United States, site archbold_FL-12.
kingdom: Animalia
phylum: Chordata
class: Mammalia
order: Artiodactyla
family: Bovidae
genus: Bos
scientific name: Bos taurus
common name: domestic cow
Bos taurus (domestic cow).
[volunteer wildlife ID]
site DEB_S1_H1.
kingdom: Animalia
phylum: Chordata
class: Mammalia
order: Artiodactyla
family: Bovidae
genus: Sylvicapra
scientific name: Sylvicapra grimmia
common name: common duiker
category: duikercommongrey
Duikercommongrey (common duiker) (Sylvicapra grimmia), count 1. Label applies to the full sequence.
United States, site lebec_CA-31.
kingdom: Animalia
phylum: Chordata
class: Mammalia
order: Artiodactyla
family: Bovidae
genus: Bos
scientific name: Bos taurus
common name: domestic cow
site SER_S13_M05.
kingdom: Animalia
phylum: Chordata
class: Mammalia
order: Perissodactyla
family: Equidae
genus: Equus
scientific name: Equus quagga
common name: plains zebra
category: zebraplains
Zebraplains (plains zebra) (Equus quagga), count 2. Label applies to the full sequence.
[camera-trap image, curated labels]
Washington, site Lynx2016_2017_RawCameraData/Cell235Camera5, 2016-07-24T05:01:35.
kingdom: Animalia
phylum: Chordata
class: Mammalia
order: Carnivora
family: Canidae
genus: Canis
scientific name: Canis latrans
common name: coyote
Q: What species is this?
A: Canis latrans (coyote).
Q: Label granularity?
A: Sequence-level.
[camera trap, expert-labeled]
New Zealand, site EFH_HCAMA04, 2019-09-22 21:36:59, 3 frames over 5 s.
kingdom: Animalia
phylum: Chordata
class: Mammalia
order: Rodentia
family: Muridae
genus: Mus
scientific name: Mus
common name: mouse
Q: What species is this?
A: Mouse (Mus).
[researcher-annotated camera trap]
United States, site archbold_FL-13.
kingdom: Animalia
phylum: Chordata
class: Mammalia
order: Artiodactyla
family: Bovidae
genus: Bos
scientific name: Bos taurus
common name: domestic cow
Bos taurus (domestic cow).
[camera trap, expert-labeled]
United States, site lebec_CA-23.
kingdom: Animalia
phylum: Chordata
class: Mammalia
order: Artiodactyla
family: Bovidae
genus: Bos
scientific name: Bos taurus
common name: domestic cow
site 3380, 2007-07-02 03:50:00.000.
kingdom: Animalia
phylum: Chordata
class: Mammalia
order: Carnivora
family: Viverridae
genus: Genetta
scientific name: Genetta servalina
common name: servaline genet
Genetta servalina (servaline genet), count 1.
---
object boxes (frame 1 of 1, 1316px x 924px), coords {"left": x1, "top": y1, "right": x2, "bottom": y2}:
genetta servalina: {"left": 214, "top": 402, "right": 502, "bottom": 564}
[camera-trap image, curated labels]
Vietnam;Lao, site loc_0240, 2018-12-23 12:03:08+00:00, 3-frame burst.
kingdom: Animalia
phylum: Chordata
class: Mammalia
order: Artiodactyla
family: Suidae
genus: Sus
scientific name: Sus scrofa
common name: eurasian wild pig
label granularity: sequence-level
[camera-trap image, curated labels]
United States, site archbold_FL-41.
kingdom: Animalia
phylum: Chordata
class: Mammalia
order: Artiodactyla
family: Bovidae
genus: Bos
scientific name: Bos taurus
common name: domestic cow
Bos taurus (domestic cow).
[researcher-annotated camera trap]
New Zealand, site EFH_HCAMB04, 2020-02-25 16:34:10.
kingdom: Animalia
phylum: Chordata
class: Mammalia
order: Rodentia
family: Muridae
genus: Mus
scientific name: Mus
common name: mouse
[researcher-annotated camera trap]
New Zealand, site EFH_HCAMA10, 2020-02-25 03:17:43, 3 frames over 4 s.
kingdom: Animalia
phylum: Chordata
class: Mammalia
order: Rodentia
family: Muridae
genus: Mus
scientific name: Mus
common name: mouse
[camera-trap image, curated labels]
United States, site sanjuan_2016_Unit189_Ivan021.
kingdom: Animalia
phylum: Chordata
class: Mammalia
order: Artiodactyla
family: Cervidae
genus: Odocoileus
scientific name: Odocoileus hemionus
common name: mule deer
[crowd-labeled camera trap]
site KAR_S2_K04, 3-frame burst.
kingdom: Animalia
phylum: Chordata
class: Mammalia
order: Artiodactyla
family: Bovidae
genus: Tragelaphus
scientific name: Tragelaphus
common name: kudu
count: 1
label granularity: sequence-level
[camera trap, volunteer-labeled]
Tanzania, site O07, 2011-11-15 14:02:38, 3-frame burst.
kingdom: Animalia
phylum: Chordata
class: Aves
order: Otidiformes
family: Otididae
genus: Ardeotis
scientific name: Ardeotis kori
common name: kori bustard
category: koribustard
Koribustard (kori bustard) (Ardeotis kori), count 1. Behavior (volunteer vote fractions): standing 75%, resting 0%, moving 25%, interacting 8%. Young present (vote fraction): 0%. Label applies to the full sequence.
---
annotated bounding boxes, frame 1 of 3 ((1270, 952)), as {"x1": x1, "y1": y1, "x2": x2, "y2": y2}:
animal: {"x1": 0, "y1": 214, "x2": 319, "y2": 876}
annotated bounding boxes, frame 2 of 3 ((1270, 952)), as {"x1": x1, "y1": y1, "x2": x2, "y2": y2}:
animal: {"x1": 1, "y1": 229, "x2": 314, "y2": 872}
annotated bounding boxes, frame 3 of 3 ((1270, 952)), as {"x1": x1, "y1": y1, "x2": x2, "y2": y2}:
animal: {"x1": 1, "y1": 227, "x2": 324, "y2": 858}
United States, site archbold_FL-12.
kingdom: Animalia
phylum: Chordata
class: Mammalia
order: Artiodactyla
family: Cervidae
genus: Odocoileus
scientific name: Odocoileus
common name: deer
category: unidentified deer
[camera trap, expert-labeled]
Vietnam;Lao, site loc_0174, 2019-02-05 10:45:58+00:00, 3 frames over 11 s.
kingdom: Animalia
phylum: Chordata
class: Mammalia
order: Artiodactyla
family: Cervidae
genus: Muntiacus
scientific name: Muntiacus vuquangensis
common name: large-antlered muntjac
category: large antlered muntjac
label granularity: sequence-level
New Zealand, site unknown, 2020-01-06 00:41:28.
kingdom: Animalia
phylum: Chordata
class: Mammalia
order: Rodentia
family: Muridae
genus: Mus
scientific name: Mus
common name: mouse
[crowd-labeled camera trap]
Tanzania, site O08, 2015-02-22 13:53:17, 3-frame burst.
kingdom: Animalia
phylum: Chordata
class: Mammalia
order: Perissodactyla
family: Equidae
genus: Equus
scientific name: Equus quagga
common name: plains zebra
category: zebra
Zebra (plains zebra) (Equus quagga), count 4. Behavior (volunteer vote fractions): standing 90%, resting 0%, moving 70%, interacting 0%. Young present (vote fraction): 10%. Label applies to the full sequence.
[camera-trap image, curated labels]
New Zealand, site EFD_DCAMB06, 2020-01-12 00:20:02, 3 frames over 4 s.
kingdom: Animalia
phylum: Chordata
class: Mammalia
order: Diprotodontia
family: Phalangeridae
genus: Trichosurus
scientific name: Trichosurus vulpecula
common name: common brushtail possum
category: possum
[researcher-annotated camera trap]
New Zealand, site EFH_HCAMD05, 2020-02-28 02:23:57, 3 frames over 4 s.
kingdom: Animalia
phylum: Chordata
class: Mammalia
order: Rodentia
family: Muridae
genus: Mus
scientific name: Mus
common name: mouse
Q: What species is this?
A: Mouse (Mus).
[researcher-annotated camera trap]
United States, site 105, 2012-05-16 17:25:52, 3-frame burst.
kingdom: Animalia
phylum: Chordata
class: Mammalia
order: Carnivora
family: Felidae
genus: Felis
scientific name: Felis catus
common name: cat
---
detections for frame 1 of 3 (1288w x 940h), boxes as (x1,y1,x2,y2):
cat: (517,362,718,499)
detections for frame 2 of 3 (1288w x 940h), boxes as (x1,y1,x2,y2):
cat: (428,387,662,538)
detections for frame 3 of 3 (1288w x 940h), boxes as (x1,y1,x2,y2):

TASK ITEM
Please copy out each line in the entries that mentions the string "United".

SOLVED PROBLEM
United States, site archbold_FL-12.
United States, site lebec_CA-31.
United States, site archbold_FL-13.
United States, site lebec_CA-23.
United States, site archbold_FL-41.
United States, site sanjuan_2016_Unit189_Ivan021.
United States, site archbold_FL-12.
United States, site 105, 2012-05-16 17:25:52, 3-frame burst.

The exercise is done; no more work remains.